The term "antigen-binding fragment" (used interchangeably herein with "antibody fragment" and "antigen-binding portion") refers to a molecule that is different from an intact antibody, comprises a portion of an intact antibody, and binds to an antigen to which the intact antibody binds. Examples of antigen binding fragments include, but are not limited to Fv, fab, fab ', fab ' -SH, F (ab ') ₂ The method comprises the steps of carrying out a first treatment on the surface of the Diabodies (dabs); a linear antibody; single chain antibodies (e.g., scFv); single domain antibodies (single domain antibodies);antigen binding fragments of bivalent or bispecific antibodies; camelidae antibodies; and other fragments that exhibit the desired ability to bind antigen (e.g., B7-H3).

"affinity" or "binding affinity" refers to the inherent binding affinity that reflects the interaction between members of a binding pair. The affinity of a molecule X for its partner Y can be generally represented by the equilibrium dissociation constant (KD), which is the ratio of the dissociation rate constant and the binding rate constant (kdis and kon, respectively). Affinity can be measured by common methods known in the art. One specific method for measuring affinity is the ForteBio kinetic binding assay herein.

The term "Fc region" is used herein to define the C-terminal region of an immunoglobulin heavy chain, which region comprises at least a portion of a constant region. The term includes native sequence Fc regions and variant Fc regions. In certain embodiments, the human IgG heavy chain Fc region extends generally from Cys226 or Pro230 to the carbonyl terminus of the heavy chain. However, the C-terminal lysine (Lys 447) of the Fc region may or may not be present. Unless otherwise indicated, numbering of amino acid residues in the Fc region or constant region is according to the EU numbering system, which is also known as the EU index, as in Kabat et al Sequences of Proteins of Immunological Interest,5 ^th As described in Ed.public Health Service, national Institutes of Health, bethesda, MD, 1991.

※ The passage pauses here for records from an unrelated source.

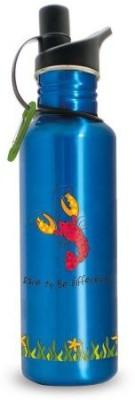 Cape Shore 798 ml Water Purifier Bottle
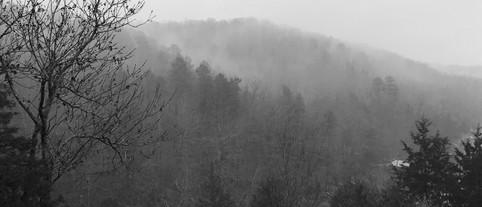 Arkansas Wilderness
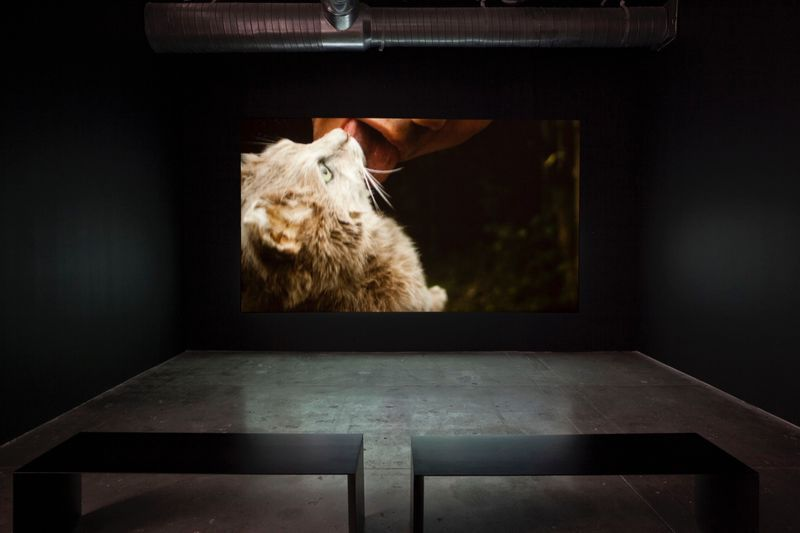"""View of the exhibition"""" Intersections (after Lautréamont)"""" at CIFO Foundation Miami (USA), 2015  """"Fructose"""", 2015 /  Video / Duration : 00:21:27"""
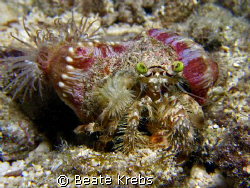 Anemone Crab with extra  green eyes and hairy legs ! 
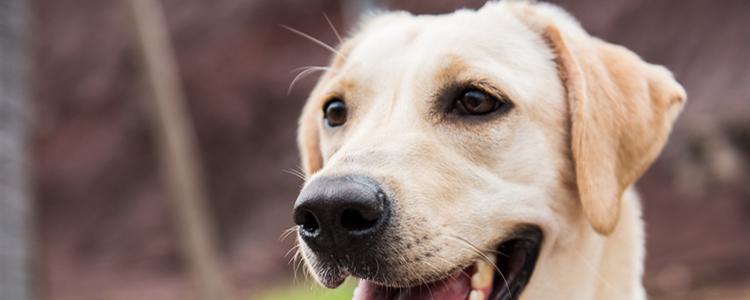 狗狗频繁伸懒腰伸后腿 狗狗频繁伸懒腰伸后腿怎么回事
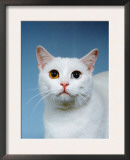 Domestic Cat, Odd-Eyed Poster by  Reinhard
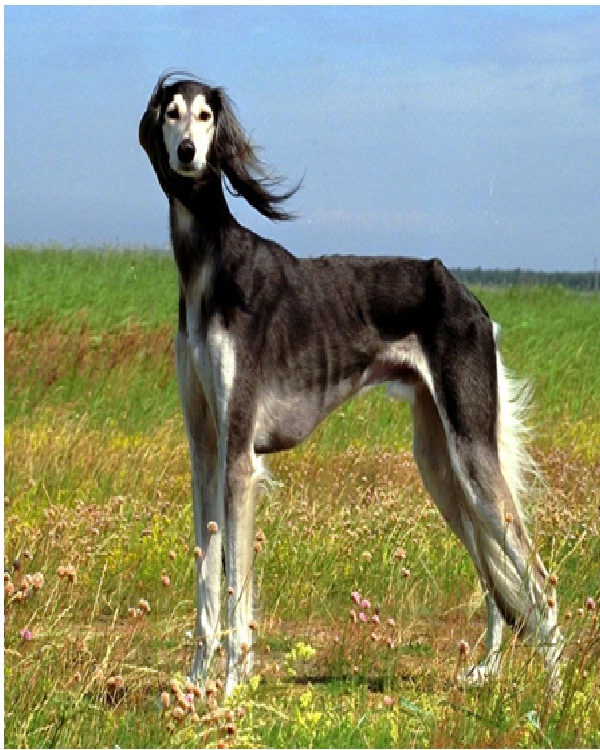Saluki ($2,500)-Most Expensive Dogs In The World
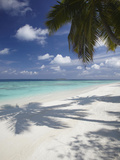 Tropical Beach, Maldives, Indian Ocean, Asia Photographic Print by Sakis Papadopoulos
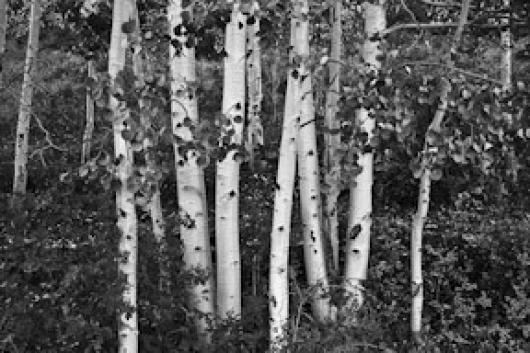 Johnson_Bob_2Aspens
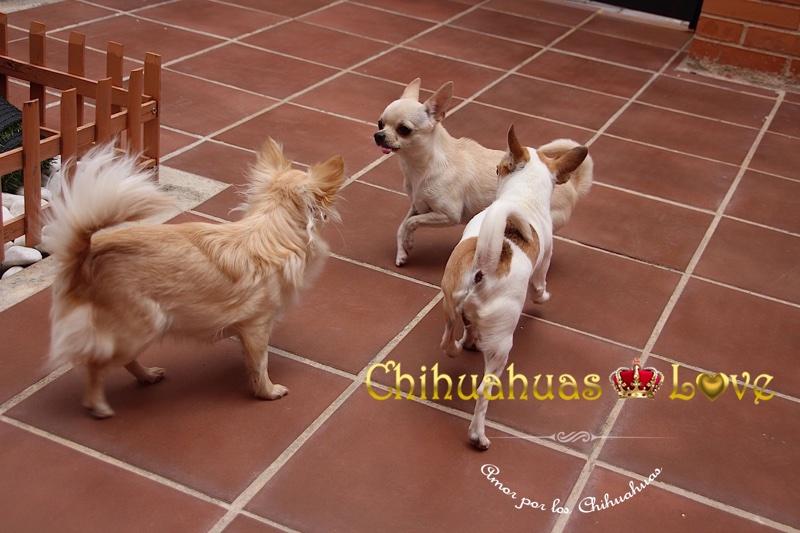 chihuahua madrid criadero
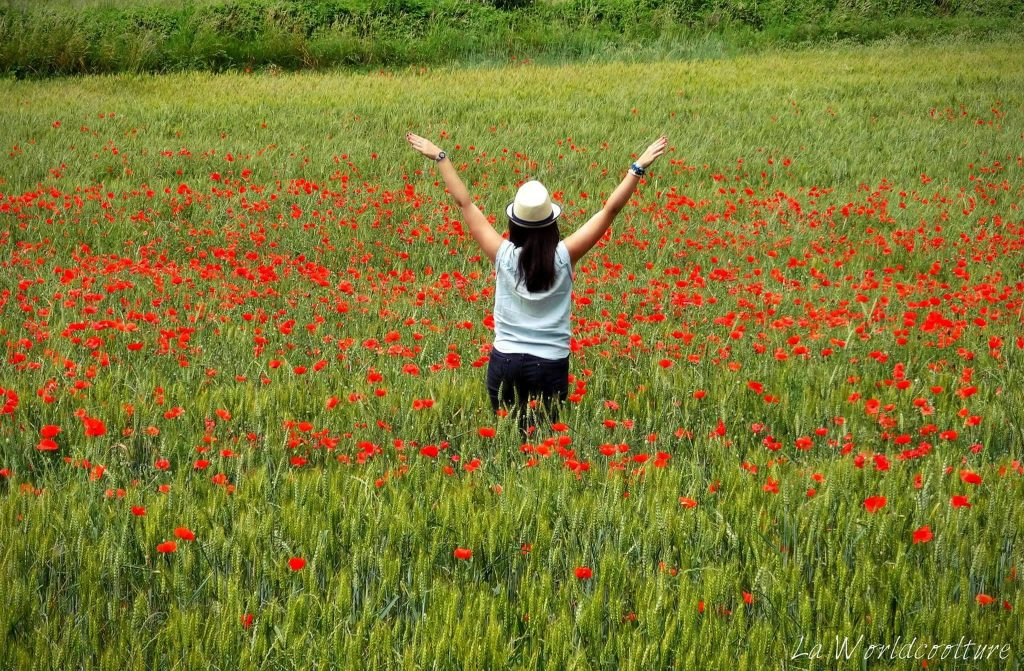Coquelicots Luberon France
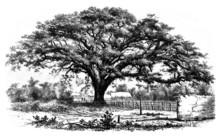 Humboldt Tree - Zamang De Guëre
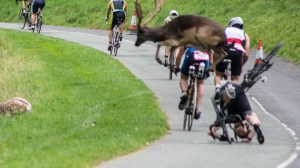 Triathlete knocked over by deer in Dublin; completes race in under 2.5 hours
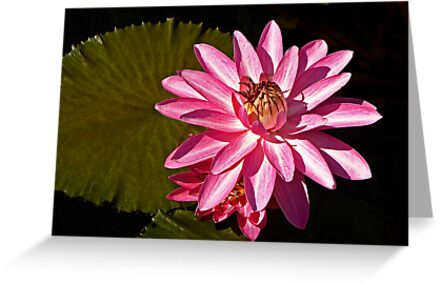 Pink waterlily by cclaude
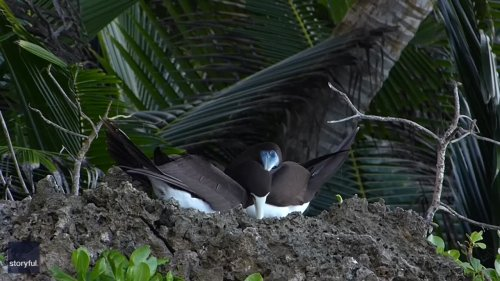 Zoologist Spots Brown Booby Pair in Courtship Ritual on Christmas Island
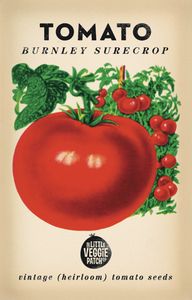 The Little Veggie Patch Co. Burnley Surecrop Tomato Seeds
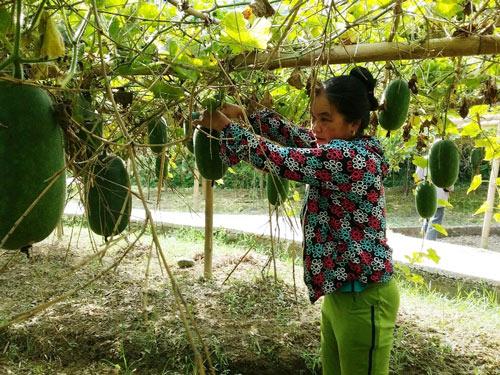 Trồng bí thơm đặc sản, nhà nông phấn chấn thu 200 triệu/ha - 1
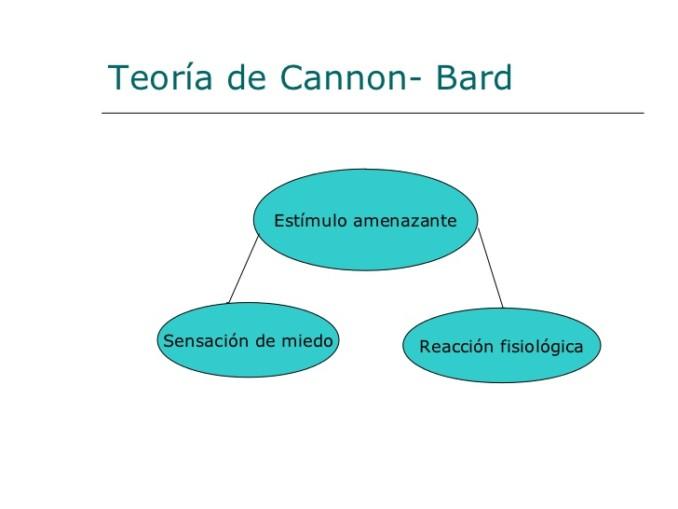 neuro-emociones-diapositivas-vale-presentamos-tp-6-728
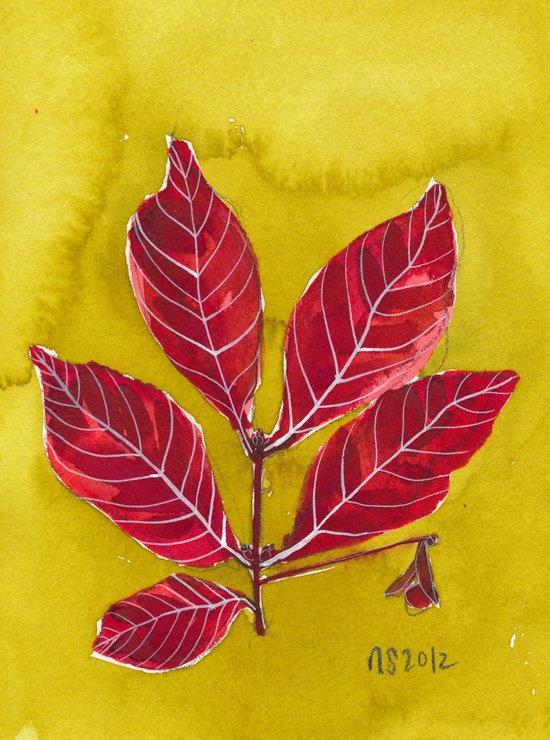 crandall park specimen no. 2 Art Print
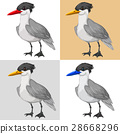 Pigeon bird on different color background 28668296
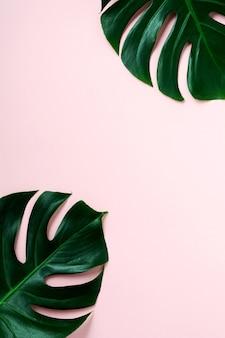 Feuilles tropicales monstera sur fond rose. feuille de plante monstera verte sur fond rose avec espace de copie. vue de dessus.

The term "variable region" or "variable domain" refers to the domain of an antibody that is involved in the heavy or light chain of an antibody binding to an antigen. The variable domains of the heavy and light chains of natural antibodies generally have similar structures, with each domain comprising four conserved Framework Regions (FR) and three complementarity determining regions (see, e.g., kit et al Kuby Immunology,6 ^th ed., w.h. freeman and co.91 page (2007)). A single VH or VL domain may be sufficient to confer antigen binding specificity. Furthermore, VH or VL domains from antibodies that bind to a particular antigen can be used to screen libraries of complementary VL or VH domains, respectively, to isolate antibodies that bind to the antigen, see, e.g., portland et al, j.immunol.150:880-887 (1993); clarkson et al, nature 352:624-628 (1991).

Antibodies with different specificities (i.e., different binding sites for different antigens) have different CDRs. However, although CDRs vary from antibody to antibody, only a limited number of amino acid positions within the CDRs are directly involved in antigen binding. The minimum overlap region can be determined using at least two of the Kabat, chothia, abM, contact and North methods, thereby providing a "minimum binding unit" for antigen binding. The minimum binding unit may be a sub-portion of the CDR. As will be apparent to those skilled in the art, the residues in the remainder of the CDR sequences can be determined by the structure of the antibody and the protein folding. Thus, the present invention also contemplates variants of any of the CDRs presented herein. For example, in a variant of one CDR, the amino acid residues of the smallest binding unit may remain unchanged, while the remaining CDR residues according to the Kabat or Chothia definition may be replaced by conserved amino acid residues.

The term "antibody-dependent cell-mediated cytotoxicity" or "ADCC" refers to a cytotoxic form in which secreted immunoglobulins that bind to Fc receptors (fcrs) present on certain cytotoxic cells (e.g., NK cells, neutrophils and macrophages) enable these cytotoxic effector cells to specifically bind antigen-bearing target cells, and subsequently kill the target cells with cytotoxins. The primary cells mediating ADCC, NK cells, express fcyriii only, whereas monocytes express fcyri, fcyrii and fcyriii. In order to assess ADCC activity of a molecule of interest, an in vitro ADCC assay may be performed, or ADCC activity of a molecule of interest may be assessed in vivo, for example in an animal model. An exemplary assay for assessing ADCC activity is provided in the examples herein.

The term "functional Fc region" refers to an Fc region that possesses the "effector function" of a native sequence Fc region. Exemplary "effector functions" include C1q binding; CDC; fc receptor binding; ADCC; phagocytosis; down-regulation of cell surface receptors (e.g., B cell receptors; BCR), etc. Such effector functions generally require that the Fc region be associated with a binding domain (e.g., an antibody variable domain), and can be assessed using a variety of assays, such as those disclosed herein.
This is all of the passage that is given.